Washington – Vor wenigen Wochen mussten US-Senatoren im Kapitol um ihr Leben bangen und vor einem wütenden Mob fliehen, den Donald Trump angestachelt hatte. Nun sollten sie am Tatort über den Mann richten, den viele für die Erstürmung des Kongressgebäudes verantwortlich machen. Ex-Präsident Trump übersteht die Ereignisse vom 6. Januar juristisch ungestraft: Er könnte sich 2024 sogar erneut um das Weiße Haus bewerben. Das zweite Amtsenthebungsverfahren gegen ihn endet mit einem knappen, aber halbherzigen Freispruch.
Die Erstürmung des Kapitols, des Tempels der amerikanischen Demokratie, wird in den USA inzwischen oft als der schlimmste Terrorangriff seit dem 11. September 2001 bezeichnet. Doch viele Republikaner wollten trotz gehöriger Wut nicht mit Trump brechen. Der Ex-Präsident sei „praktisch und moralisch“ für die Erstürmung des Kapitols verantwortlich, sagte der wohl prominenteste Republikaner in Washington, der Minderheitsführer im Senat, Mitch McConnell. Trump habe die Erstürmung „orchestriert“ und seine Pflichten als Präsident „schändlich“ verletzt, sagte er.
McConnell und andere Republikaner stimmten dennoch gegen eine Verurteilung, weil sie das Verfahren nach dem Ende von dessen Amtszeit für verfassungswidrig hielten. Die Demokraten bezeichneten das als „feigen“ Vorwand. Bei dem Amtsenthebungsverfahren wegen der Ukraine-Affäre vor einem Jahr hatte nur ein einziger Republikaner gegen Trump gestimmt. Am Samstag schlossen sich sieben Republikaner den 50 Demokraten an.

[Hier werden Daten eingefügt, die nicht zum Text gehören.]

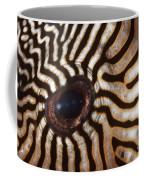 Malaysia Pufferish Eye Coffee Mug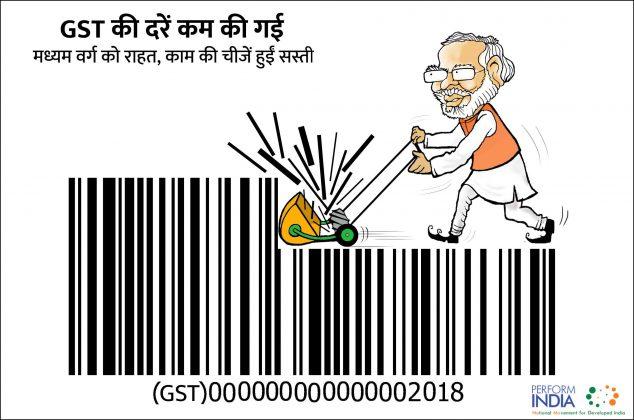 GST की दरें कम की गई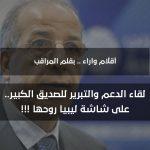 لقاء الدعم والتبرير للصديق الكبير.. على شاشة ليبيا روحها !!!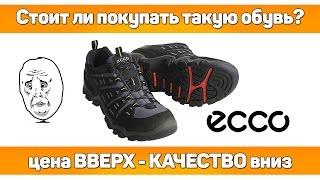 видео Какая ортопедическая обувь лучше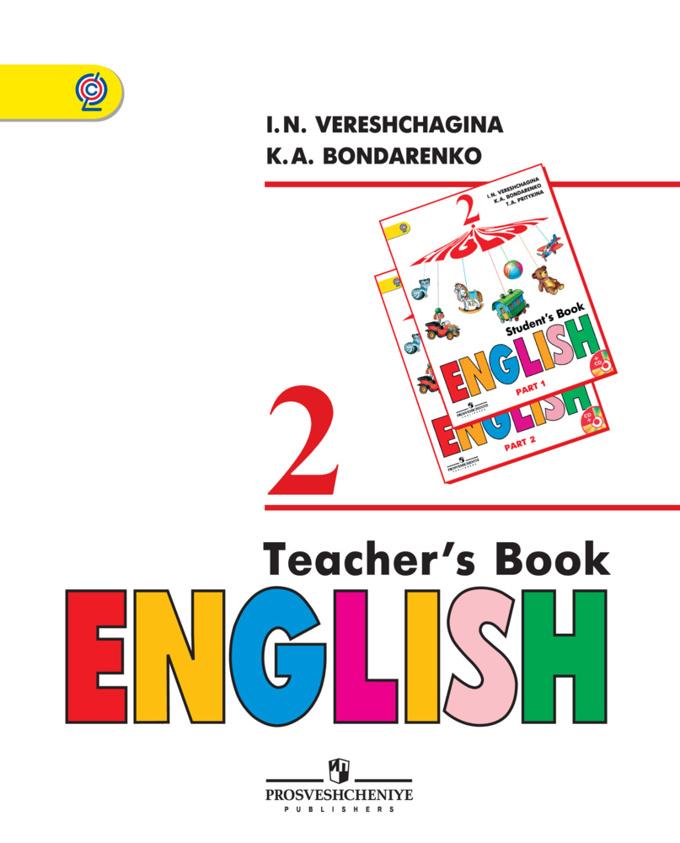 Верещагина бондаренко книга для учителя 2 класс скачать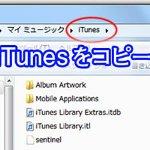 Windows から Mac に iTunes の再生回数やレート、アプリケーションなどをコピーする方法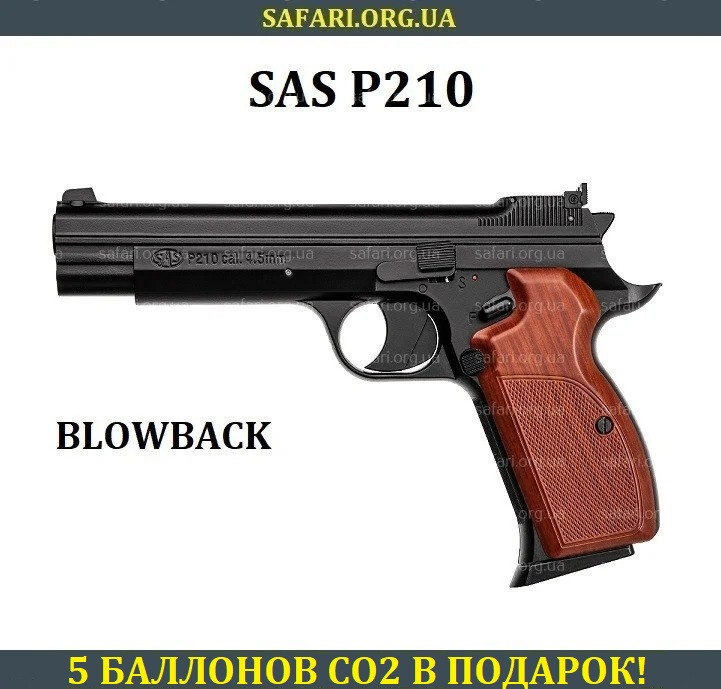 Пневматический пистолет SAS P210 (Blowback)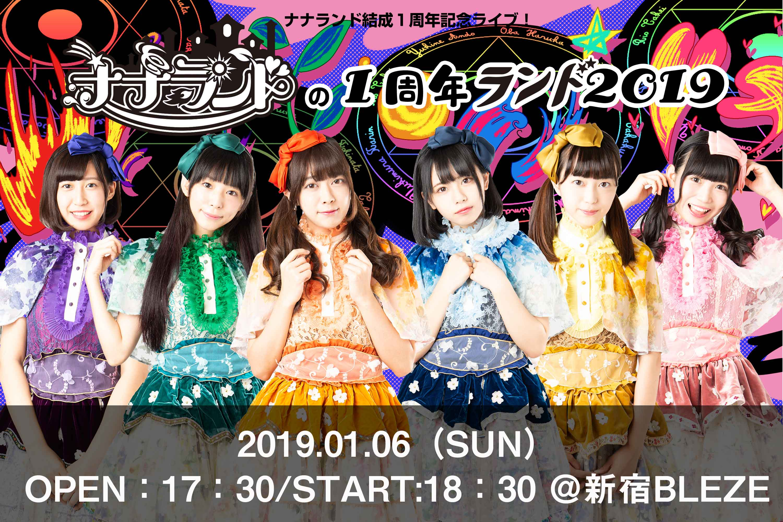 1月6日(日)ナナランド結成1周年記念ライブ!『ナナランドの1周年ランド2019』開催決定!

Damit stimmten so viele Senatoren für die Amtsenthebung eines Präsidenten wie noch nie in der US-Geschichte. Am Schluss fehlten nur zehn Stimmen, um Trump mit einer Zweidrittelmehrheit zu verurteilen.
Nun steht es dem 74-Jährigen Trump frei, sich bei der Wahl 2024 erneut um die Präsidentschaft zu bewerben. Ob er das tun wird, weiß er derzeit vermutlich nicht mal selbst mit Sicherheit. Klar ist aber, dass sein Einfluss auf die republikanische Partei in Sach- und Inhaltsfragen damit deutlich gestiegen ist.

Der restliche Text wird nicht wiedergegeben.